## start PAGE

We Warned You. Oh, Yes, We Did.

2011:  As the GOP majority began working to try to tame Minnesota’s government monkey, the DFL prattled “the GOP is raising property taxes!”. 

It was baked monkey doodle, of course.  The GOP re-focused “Local Government Aid” toward its original mission, helping poor outstate communities, as opposed to subsidizing the urban DFL. 

But in 2012, it was one of the DFL’s big chanting points; “Elect us and we’ll lower property taxes!”, by restoring and boosting Local Government Aid. 

And some of us warned you back then – while the DFL would certainly tuck into the job of wrenching more money out of the parts of the state that pay their way, there’d be no guaranteed cuts in property taxes…

…because the state has nothing to do with what counties charge.

Nothing.  Zip.  Nada.  Zilch. 

But the voters – maniupulated by a lot of emotional issues, and not thinking all that clearly – turned the House and Senate over to the DFL.  And the DFL raised taxes, and jacked up LGA payments to their friends in Minneapolis, Saint Paul and Duluth. 

And then what?

What the hell do you think?   Property taxes aren’t going to budge!

Joe Doakes from Como Park noticed it, and emailed:

St. Paul’s budget proposal has no layoffs; instead, there are new hires and expanded services, which the City Council President Lantry attributes to Local Government Aid received from the State of Minnesota.

## end PAGE

* STATED EXERCISE:
Reproduce the entire post on Minnesota property taxes word for word. The rows were taken from a different source than the post on Minnesota property taxes.

## start PROVIDED INFORMATION

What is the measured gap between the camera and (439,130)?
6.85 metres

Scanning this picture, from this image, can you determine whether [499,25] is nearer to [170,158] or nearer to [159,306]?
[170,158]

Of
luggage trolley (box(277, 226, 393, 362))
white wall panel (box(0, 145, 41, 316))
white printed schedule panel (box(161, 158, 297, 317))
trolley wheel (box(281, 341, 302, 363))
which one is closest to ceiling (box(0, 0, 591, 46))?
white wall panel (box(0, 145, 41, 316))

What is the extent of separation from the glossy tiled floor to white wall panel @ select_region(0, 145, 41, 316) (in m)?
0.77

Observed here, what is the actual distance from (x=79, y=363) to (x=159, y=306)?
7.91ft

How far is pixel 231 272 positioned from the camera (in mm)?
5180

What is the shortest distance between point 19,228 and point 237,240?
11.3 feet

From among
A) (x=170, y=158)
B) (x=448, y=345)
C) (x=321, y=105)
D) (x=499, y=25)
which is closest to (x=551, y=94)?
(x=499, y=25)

## end PROVIDED INFORMATION

* SOLUTION BELOW:
We Warned You. Oh, Yes, We Did.

2011:  As the GOP majority began working to try to tame Minnesota’s government monkey, the DFL prattled “the GOP is raising property taxes!”. 

It was baked monkey doodle, of course.  The GOP re-focused “Local Government Aid” toward its original mission, helping poor outstate communities, as opposed to subsidizing the urban DFL. 

But in 2012, it was one of the DFL’s big chanting points; “Elect us and we’ll lower property taxes!”, by restoring and boosting Local Government Aid. 

And some of us warned you back then – while the DFL would certainly tuck into the job of wrenching more money out of the parts of the state that pay their way, there’d be no guaranteed cuts in property taxes…

…because the state has nothing to do with what counties charge.

Nothing.  Zip.  Nada.  Zilch. 

But the voters – maniupulated by a lot of emotional issues, and not thinking all that clearly – turned the House and Senate over to the DFL.  And the DFL raised taxes, and jacked up LGA payments to their friends in Minneapolis, Saint Paul and Duluth. 

And then what?

What the hell do you think?   Property taxes aren’t going to budge!

Joe Doakes from Como Park noticed it, and emailed:

St. Paul’s budget proposal has no layoffs; instead, there are new hires and expanded services, which the City Council President Lantry attributes to Local Government Aid received from the State of Minnesota.